A piece of wood from the ruins of an ancient building was found to have ${C^{14}}$ activity of $12$ disintegration per minute per gram of its carbon content. The ${C^{14}}$ activity of the living wood is 16 per minute per gram. How long ago did the tree, from which the wooden sample came? Given the half-life of ${C^{14}}$ is $5760$ years.

Answer 1

To calculate the time from which the ancient wooden sample came, we need to use the radioactive decay law which states that the number of nuclei undergoing decay per unit time is proportional to the total number of nuclei in the sample. Then we use the formula for decay constant.

Formulae used:
The radioactive decay law is given by
$R = {R_0}{e^{ - \lambda t}}$
And decay constant $\lambda = \dfrac{{0.6931}}{{{T_{\dfrac{1}{2}}}}}$
Where, $R$ - rate of disintegration after time $t$, ${R_0}$ - Initial rate of disintegration and ${T_{\dfrac{1}{2}}}$ - half life period.
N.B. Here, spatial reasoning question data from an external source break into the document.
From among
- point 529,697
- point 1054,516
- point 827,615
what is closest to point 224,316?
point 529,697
Complete step by step answer:
Let us write the given data in an understanding manner. Rate of disintegration in old wood sample of ${C^{14}}$ atoms is $12$ disintegration per minute per gram and Rate of disintegration in new wood sample of ${C^{14}}$ atoms is $16$ disintegration per minute per gram. So, $R = 12$ and ${R_0} = 16$.
And half life period of ${C^{14}}$ atoms, ${T_{\dfrac{1}{2}}} = 5760$ years
We have to calculate the value of $t$ , using the radioactive decay law
$R = {R_0}{e^{ - \lambda t}}$
$\Rightarrow 12 = 16{e^{ - \lambda t}} \\\ \Rightarrow {e^{\lambda t}} = \dfrac{{16}}{{12}} \\\ \Rightarrow {e^{\lambda t}} = \dfrac{4}{3}$

Taking log on both sides, we get
${\log _e}{e^{\lambda t}} = {\log _e}\left( {\dfrac{4}{3}} \right)$
$\Rightarrow \lambda t = {\log _e}\left( {\dfrac{4}{3}} \right)$
Now, substituting the decay constant formula in above equation, we get
$t = \dfrac{{2.303 \times {{\log }_{10}}\left( {\dfrac{4}{3}} \right)}}{\lambda }$
$\Rightarrow t = \dfrac{{2.303 \times \left( {\log 4 - \log 3} \right) \times 5760}}{{0.6931}}$
$\Rightarrow t = \dfrac{{2.303 \times \left( {0.6060 - 0.4771} \right) \times 5760}}{{0.6931}}$
Solving, we get
$\therefore t = 2391.2$ years
The tree was $2391.2$ years old.

Note: We should know the formulae for radioactive decay law and decay constant.Keep in mind that to convert ${\log _e}$ to ${\log _{10}}$ , we multiply it by $2.303$. We should know how to use the logarithmic table to know the values. We can also use the formula $t = \dfrac{1}{\lambda }\log \dfrac{{{R_0}}}{R}$.